No. of Recommendations: 13
There's a reason why rule #1 is number 1 - - - especially when you are responsible for many people who entrust you their money. And in the case of the Berkshire Hathaway of today it's not as if they give you a small portion of their assets to speculate with it, in the hope of doubling it within 5 years.
That part of the assets would be for Fairfax, not Berkshire! Doubling in 5 years would require 14% a year in returns, and while Watsa still talks about the 15% number, Buffett has virtually promised us not to get more than the market average plus 0-2%, which probably means less than inflation, in the next 5-10 years.
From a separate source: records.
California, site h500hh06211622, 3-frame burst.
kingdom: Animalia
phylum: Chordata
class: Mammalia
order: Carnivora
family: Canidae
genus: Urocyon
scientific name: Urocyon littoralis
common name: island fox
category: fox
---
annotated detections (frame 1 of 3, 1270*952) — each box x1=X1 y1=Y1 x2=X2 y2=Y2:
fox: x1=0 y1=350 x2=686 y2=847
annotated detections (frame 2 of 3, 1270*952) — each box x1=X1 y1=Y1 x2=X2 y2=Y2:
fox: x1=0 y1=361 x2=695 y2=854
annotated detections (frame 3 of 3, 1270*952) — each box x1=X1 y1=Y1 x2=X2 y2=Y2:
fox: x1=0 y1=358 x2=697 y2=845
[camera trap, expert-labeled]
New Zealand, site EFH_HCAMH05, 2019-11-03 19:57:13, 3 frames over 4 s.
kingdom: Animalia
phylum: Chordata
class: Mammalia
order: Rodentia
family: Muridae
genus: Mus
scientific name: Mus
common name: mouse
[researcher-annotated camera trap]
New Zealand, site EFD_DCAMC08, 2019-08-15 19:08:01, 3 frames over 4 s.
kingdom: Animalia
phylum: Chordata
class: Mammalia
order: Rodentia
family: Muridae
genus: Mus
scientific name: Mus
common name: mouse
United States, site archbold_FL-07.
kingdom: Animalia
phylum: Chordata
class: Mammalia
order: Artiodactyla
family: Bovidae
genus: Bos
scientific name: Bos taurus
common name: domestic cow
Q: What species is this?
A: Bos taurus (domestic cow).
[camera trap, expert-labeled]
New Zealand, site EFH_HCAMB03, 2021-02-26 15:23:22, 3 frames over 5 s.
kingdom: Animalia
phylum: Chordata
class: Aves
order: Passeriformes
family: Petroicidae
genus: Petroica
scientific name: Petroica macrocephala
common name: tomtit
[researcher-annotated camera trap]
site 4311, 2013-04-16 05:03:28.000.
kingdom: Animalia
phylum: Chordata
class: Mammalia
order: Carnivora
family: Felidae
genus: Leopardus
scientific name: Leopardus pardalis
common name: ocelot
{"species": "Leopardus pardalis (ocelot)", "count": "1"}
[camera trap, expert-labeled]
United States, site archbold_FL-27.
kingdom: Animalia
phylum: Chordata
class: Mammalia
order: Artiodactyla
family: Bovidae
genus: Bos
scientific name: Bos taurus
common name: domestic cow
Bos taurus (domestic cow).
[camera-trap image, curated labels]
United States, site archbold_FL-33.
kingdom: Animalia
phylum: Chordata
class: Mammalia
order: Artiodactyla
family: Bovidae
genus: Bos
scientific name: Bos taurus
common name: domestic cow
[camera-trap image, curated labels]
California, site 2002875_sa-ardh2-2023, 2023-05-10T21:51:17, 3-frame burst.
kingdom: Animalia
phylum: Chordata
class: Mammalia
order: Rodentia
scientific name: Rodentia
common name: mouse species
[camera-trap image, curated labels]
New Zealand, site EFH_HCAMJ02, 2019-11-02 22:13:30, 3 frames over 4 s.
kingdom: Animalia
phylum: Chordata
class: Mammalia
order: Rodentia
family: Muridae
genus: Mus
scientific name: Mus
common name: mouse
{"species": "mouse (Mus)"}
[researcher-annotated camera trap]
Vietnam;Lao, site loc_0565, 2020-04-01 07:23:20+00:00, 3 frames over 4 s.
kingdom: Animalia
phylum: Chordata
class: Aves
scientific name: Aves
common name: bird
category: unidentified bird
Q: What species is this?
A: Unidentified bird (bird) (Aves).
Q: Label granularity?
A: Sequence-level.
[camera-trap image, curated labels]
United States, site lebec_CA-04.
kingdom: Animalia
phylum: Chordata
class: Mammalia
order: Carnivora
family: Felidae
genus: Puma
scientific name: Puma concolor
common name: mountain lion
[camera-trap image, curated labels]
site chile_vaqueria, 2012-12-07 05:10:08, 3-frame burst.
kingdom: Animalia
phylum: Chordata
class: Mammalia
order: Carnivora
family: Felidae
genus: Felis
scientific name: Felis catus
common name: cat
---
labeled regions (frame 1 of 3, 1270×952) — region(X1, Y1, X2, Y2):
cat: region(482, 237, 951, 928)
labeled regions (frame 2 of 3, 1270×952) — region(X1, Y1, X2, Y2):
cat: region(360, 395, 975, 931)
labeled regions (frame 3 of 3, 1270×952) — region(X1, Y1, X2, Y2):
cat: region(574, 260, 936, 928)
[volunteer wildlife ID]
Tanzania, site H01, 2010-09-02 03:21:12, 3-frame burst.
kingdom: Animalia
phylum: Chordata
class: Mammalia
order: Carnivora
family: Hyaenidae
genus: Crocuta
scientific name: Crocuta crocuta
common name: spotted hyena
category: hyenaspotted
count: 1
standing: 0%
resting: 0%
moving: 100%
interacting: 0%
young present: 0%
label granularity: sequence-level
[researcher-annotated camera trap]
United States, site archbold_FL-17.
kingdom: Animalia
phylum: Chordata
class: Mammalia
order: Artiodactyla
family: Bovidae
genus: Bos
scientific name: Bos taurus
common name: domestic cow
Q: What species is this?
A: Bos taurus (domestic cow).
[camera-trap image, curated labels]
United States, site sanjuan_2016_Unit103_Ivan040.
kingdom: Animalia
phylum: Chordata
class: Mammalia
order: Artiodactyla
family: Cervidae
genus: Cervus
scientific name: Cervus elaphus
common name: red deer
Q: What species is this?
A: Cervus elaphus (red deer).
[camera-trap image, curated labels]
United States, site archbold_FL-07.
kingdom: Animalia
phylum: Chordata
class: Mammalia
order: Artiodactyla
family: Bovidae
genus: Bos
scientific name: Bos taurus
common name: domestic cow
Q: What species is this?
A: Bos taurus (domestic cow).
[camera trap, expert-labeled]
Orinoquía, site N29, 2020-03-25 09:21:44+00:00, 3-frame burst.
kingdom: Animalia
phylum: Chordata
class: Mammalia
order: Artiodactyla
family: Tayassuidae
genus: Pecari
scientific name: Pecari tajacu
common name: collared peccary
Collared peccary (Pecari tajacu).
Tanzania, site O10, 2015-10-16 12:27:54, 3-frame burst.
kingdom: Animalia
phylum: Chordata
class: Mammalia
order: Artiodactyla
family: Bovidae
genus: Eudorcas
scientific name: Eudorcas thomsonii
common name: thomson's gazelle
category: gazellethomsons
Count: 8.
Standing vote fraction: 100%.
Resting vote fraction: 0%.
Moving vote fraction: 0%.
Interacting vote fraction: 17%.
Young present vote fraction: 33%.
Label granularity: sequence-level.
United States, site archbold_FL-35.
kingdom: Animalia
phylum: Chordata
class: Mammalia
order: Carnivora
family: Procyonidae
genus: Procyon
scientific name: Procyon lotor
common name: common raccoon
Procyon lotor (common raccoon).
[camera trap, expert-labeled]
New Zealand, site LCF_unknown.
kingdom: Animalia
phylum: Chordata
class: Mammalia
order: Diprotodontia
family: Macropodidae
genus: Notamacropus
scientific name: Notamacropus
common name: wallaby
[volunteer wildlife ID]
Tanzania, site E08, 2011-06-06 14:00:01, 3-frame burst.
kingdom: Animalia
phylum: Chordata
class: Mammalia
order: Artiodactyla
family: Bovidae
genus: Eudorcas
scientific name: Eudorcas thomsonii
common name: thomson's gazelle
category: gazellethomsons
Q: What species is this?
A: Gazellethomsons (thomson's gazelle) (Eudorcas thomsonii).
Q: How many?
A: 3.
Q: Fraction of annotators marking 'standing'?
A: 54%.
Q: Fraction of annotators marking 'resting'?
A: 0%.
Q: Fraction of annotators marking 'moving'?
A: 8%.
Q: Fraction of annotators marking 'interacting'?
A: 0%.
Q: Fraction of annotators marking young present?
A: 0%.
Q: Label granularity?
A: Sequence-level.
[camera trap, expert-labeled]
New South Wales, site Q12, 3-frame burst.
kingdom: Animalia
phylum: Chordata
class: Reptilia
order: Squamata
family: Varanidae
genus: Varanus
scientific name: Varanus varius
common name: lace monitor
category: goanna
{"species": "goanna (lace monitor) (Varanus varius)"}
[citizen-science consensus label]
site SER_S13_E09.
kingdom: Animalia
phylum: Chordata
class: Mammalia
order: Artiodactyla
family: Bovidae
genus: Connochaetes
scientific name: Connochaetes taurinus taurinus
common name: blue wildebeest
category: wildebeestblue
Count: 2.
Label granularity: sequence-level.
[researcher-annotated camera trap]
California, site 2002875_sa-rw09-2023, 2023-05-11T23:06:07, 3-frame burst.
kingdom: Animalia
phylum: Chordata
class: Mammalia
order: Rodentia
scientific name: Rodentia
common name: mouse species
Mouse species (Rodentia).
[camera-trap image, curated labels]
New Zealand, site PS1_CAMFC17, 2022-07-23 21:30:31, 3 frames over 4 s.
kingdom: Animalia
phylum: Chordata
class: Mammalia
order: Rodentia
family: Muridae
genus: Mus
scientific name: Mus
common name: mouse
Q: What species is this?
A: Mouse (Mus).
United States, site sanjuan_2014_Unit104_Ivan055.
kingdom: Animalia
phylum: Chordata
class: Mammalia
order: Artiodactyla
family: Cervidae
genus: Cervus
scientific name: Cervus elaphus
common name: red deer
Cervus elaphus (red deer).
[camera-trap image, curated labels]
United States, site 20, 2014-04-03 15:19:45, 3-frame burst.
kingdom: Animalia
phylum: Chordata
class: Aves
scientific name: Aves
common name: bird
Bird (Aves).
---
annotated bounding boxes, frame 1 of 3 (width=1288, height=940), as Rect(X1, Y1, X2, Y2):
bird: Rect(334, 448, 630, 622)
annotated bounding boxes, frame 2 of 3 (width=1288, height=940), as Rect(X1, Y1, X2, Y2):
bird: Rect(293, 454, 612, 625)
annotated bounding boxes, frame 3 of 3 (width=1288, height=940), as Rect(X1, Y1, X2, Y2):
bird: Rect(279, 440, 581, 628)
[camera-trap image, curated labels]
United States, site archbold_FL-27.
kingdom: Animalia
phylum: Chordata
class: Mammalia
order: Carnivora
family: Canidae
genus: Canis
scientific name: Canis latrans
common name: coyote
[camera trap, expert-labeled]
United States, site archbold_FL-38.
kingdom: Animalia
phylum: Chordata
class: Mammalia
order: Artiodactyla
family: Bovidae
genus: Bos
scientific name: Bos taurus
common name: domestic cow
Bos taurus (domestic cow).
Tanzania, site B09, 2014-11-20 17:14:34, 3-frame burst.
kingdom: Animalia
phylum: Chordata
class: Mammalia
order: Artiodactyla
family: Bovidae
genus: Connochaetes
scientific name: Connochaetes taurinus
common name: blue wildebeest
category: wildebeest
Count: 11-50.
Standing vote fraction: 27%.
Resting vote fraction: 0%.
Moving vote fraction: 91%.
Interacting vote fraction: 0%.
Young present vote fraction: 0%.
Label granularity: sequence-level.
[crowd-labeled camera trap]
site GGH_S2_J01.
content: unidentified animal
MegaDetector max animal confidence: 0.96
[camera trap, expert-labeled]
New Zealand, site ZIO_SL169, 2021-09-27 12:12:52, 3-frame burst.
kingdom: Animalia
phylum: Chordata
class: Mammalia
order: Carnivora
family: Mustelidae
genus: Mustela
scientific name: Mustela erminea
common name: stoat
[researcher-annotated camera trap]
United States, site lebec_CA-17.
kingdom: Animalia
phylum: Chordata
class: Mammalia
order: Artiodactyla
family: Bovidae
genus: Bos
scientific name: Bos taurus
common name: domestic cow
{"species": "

But seriously, I think the point of the "Be greedy when others are fearful" idea is not to speculate with assets that have a chance of making a big return, it's buying great businesses cheaply when the market is in a panic. The big insight is that the greatest part of most companies' value lies far in the future, and some present catastrophe actually doesn't affect the long term value very much. Of course it has to be a good business, and the present catastrophe has to be survivable - you don't buy WeWork just because there's a glut of office space on the market and the market thinks they will go bankrupt. It means you buy a railroad, even if this year's volumes are bad, or you buy a company that makes a drink people have been drinking all their lives, or a solvent bank that is embroiled in a scandal that can be dealt with.